Aggregations get much more complex when a cube contains more than one dimension. Creating a cube with two dimensions—Time and State—and looking at all the possible aggregations can give you a sense of how the complexity of a cube increases exponentially as you add dimensions.
The Time State cube has 16 aggregation tables because each combination of levels between the two dimensions gets its own aggregation. The following table shows the possible combinations, with each cell showing the actual number of rows in the aggregation table over the number of rows theoretically possible for that aggregation. The aggregation table suffix is in brackets.
ALL (1) | Country (3) | Region (4) | State (6) | |
---|---|---|---|---|
ALL (1) | 1/1 [5] | 3/3 [9] | 4/4 [C] | 6/6 [G] |
Year (2) | 2/2 [6] | 4/6 [0] | 6/8 [D] | 9/12 [H] |
Quarter (8) | 8/8 [7] | 15/24 [A] | 20/32 [E] | 29/48 [I] |
Month (22) | 22/22 [8] | 37/66 [B] | 49/88 [F] | 70/132 [J] |
In the terminology of Analysis Services, this fully aggregated cube contains 16 aggregations.

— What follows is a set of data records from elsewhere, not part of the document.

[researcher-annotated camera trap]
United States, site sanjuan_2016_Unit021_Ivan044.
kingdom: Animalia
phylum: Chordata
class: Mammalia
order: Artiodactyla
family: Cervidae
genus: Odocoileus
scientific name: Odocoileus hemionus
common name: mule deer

There are, however, 285 actual aggregated values for each measure, out of a possible (theoretically) 462.
Tip
To see the speed difference in creating MOLAP aggregations compared to ROLAP, try creating the same 16 aggregations for the Time State cube by using MOLAP storage.

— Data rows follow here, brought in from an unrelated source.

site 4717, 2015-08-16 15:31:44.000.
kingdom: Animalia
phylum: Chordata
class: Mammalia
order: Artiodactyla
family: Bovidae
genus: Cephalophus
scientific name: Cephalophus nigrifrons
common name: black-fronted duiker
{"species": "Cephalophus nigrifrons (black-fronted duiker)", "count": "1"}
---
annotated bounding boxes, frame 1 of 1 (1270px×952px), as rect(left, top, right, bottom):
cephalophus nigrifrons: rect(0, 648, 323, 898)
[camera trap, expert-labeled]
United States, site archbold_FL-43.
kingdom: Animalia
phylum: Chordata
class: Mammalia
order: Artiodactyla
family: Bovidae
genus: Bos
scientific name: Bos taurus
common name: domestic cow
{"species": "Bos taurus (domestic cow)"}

If the Time State cube were a MOLAP cube, with the lowest level values stored in the cube itself, the sixteenth aggregation (the box marked J) wouldn’t even exist as an aggregation because that box corresponds to the detail level of the cube itself.
Looking at the aggregation tables for a cube with one or two dimensions should highlight a number of facts about aggregations:
Adding a single aggregation can create many aggregated values.

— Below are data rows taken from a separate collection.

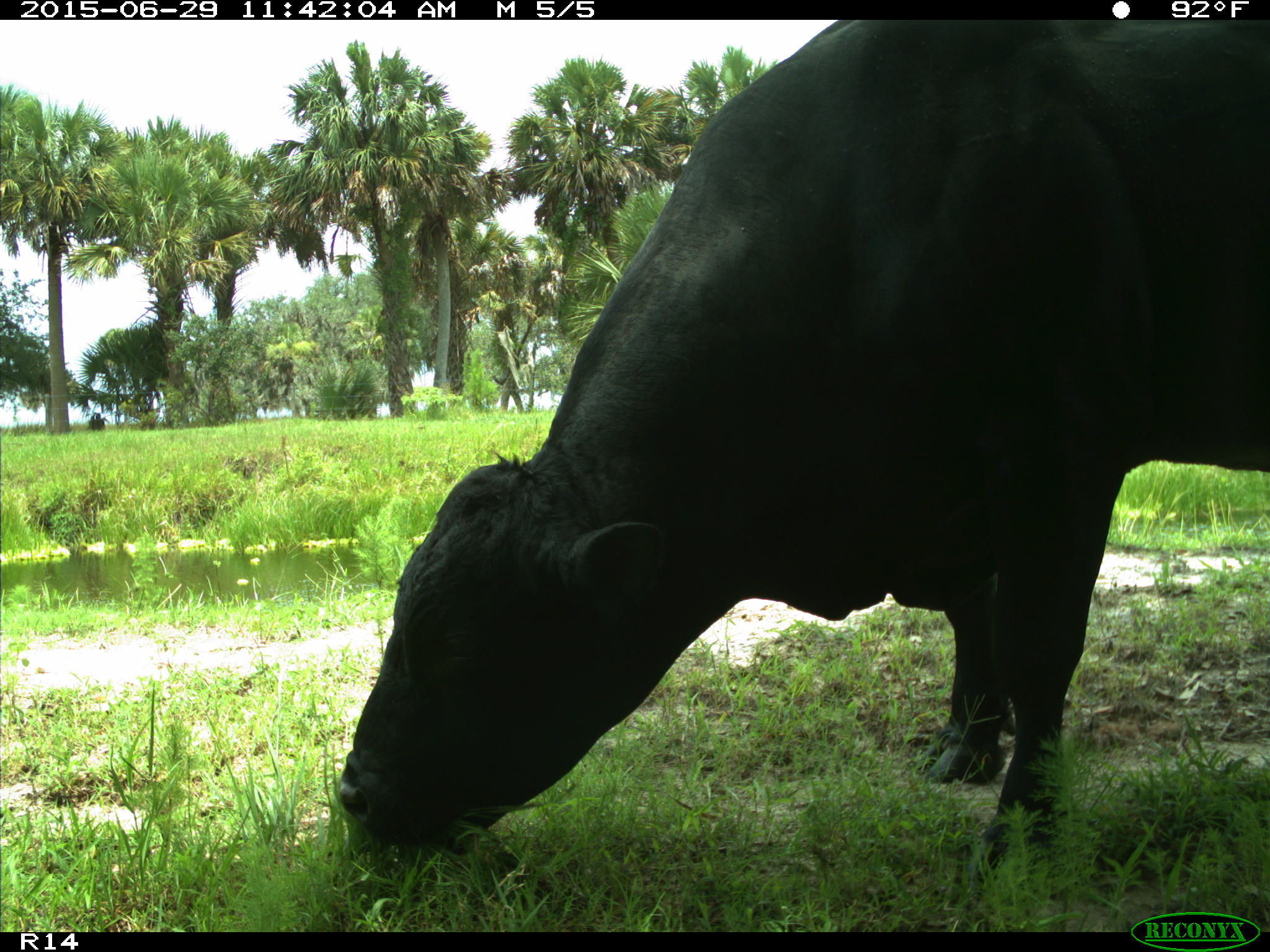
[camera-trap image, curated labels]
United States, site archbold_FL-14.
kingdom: Animalia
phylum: Chordata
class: Mammalia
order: Artiodactyla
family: Bovidae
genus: Bos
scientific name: Bos taurus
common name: domestic cow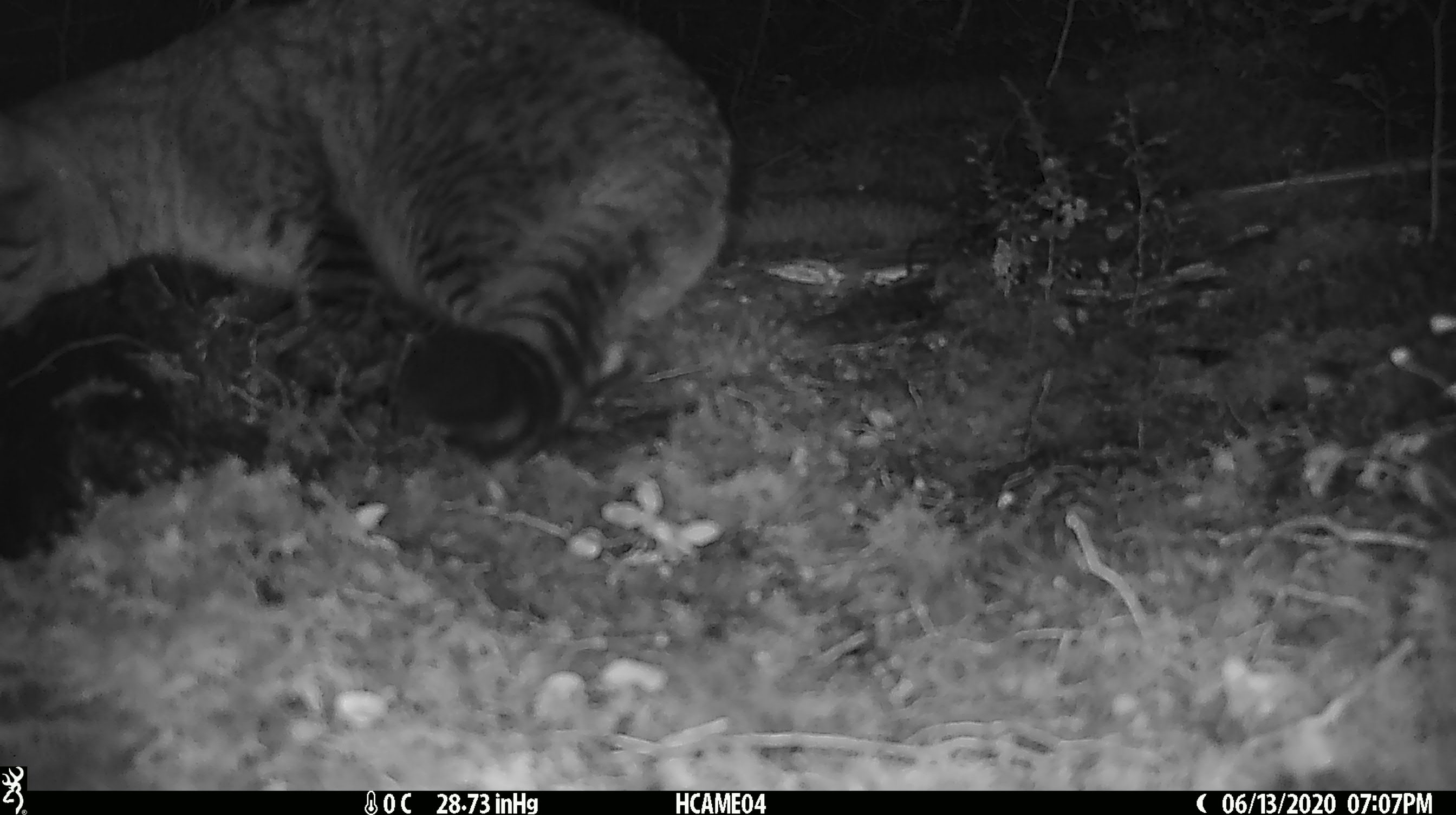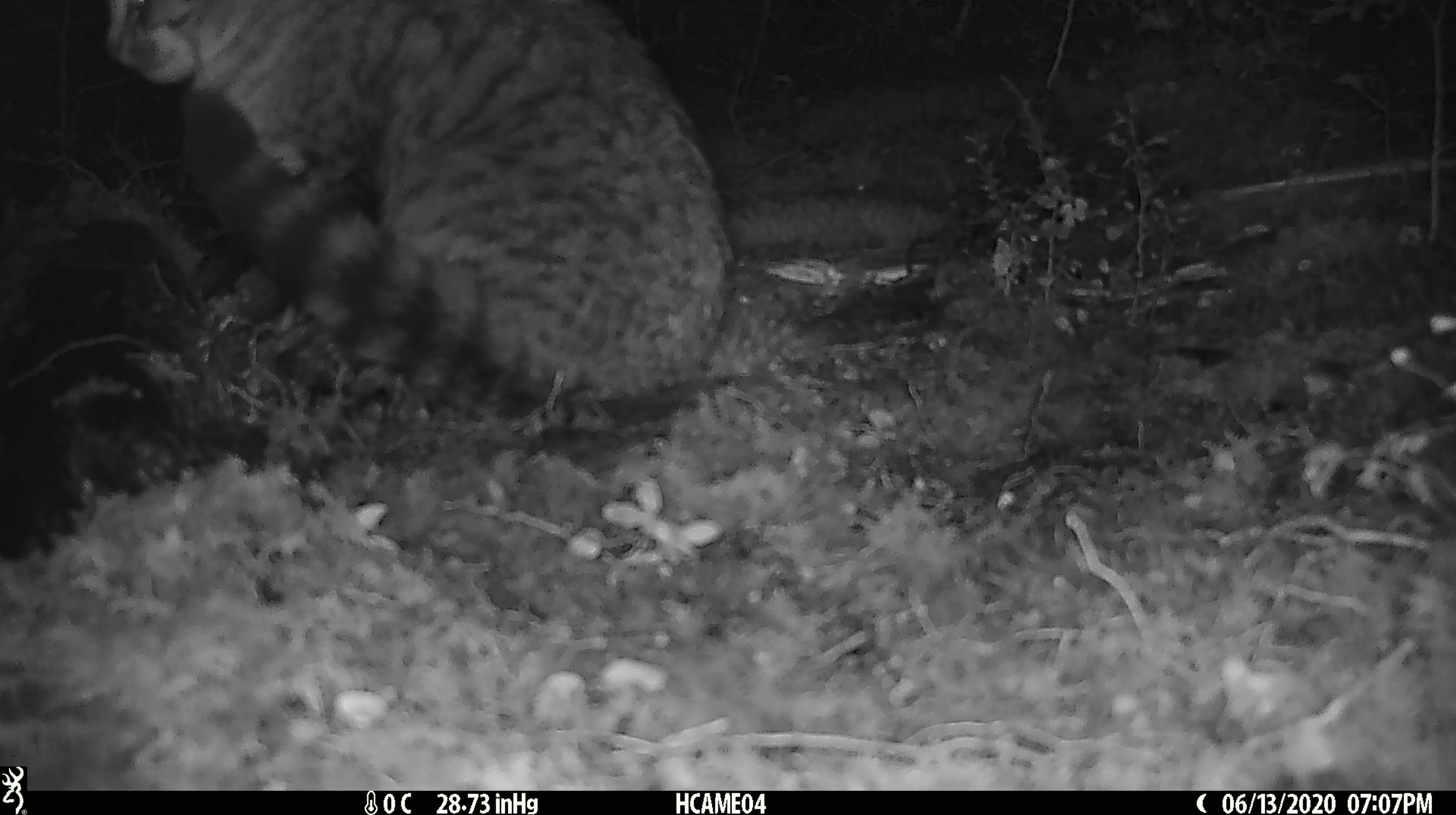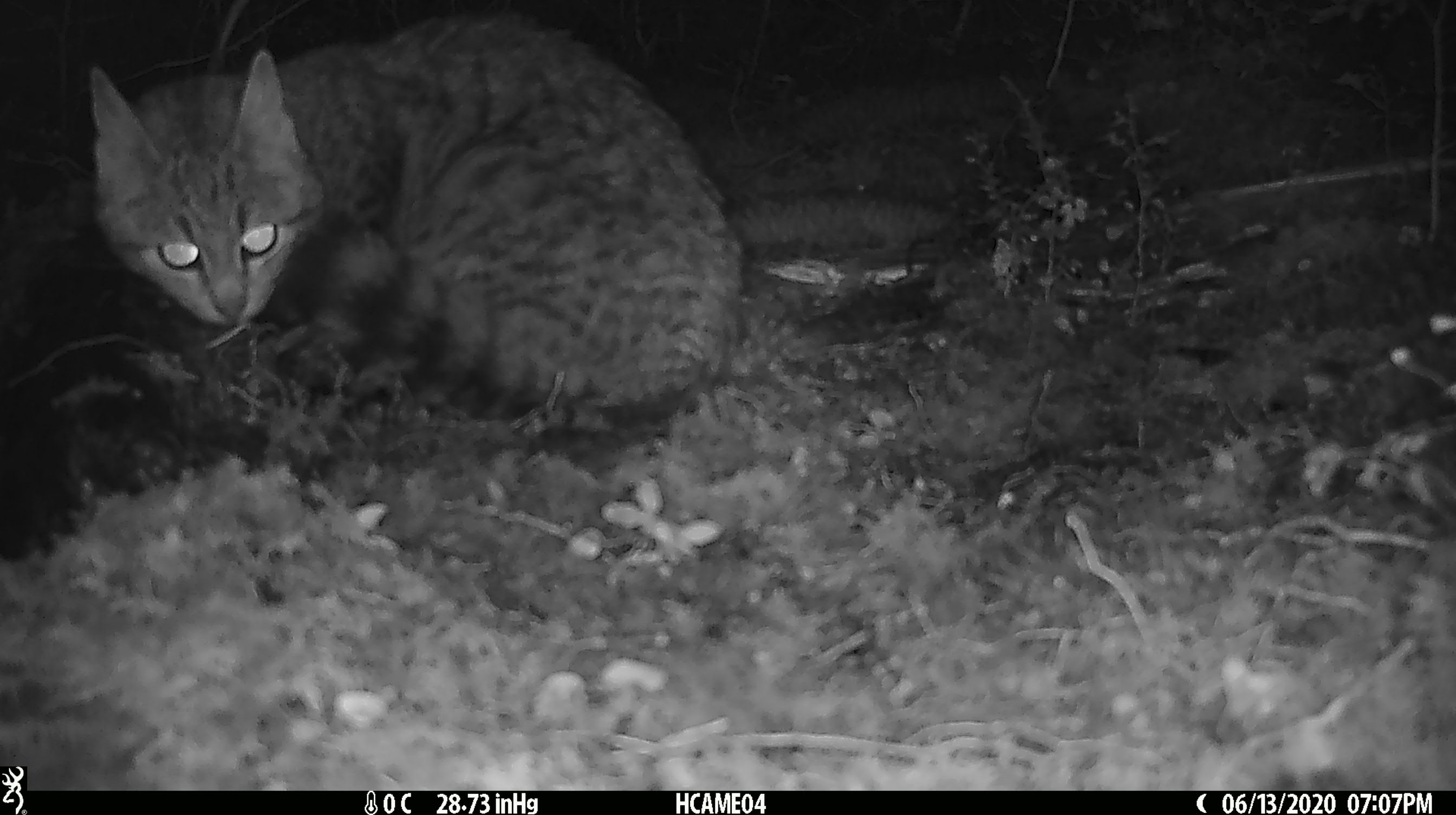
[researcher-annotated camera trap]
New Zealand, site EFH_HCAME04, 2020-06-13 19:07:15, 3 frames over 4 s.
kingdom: Animalia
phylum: Chordata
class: Mammalia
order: Carnivora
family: Felidae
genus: Felis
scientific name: Felis catus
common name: domestic cat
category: cat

The number of possible aggregations is the product of the number of levels on each dimension in a cube.
Adding a new dimension to a cube dramatically increases the number of possible aggregations.
The number of combinations theoretically possible in an aggregation is the product of the number of members on the corresponding level of each dimension.
The actual number of summarized values in an aggregation depends on the specific data patterns in the fact table.
A single aggregation stores aggregated values for all measures stored in the cube. (Calculated members, discussed in Part 2, “Multidimensional Expressions,” are not included in an aggregation.)
Even though the naming of ROLAP tables is not random, it is unpredictable.
You obviously don’t want to store all the possible aggregations for a cube of any complexity. Deciding which aggregations will provide the most benefit is a difficult task. In effect, for any given amount of storage space that you use for aggregations, you want the greatest possible gain in performance. Analysis Services contains a sophisticated algorithm for determining the most beneficial combination of aggregations. The Storage Design Wizard is where that algorithm operates.
The Storage Design Wizard is the tool that you use to decide which of the possible aggregations for a cube will be created. If the cube already has aggregations designed, the Storage Design Wizard offers to add to or replace existing aggregations. In this section, you’ll create a Sales cube in the Chapter 8 database with four dimensions. You can use the Storage Design Wizard to add aggregations to that cube.
For a large database with many dimensions, levels, and members, designing aggregations can take a long time. This is because the Analysis server is executing an extremely sophisticated algorithm behind the scenes. The dimensional hierarchies are navigated, and various combinations are attempted, all in an effort to give you the greatest performance benefits for a given amount of disk space. However, designing aggregations is a task that’s performed only rarely—when the cube is built, when the cube design changes, or when query performance is less than desired.
If you want to design different aggregations for one part of a cube than for another part—for example, to aggregate the current year at 25 percent but previous years at 10 percent—you must create partitions, which are discussed in “Working with Partitions” in Chapter 9.
3.15.6.77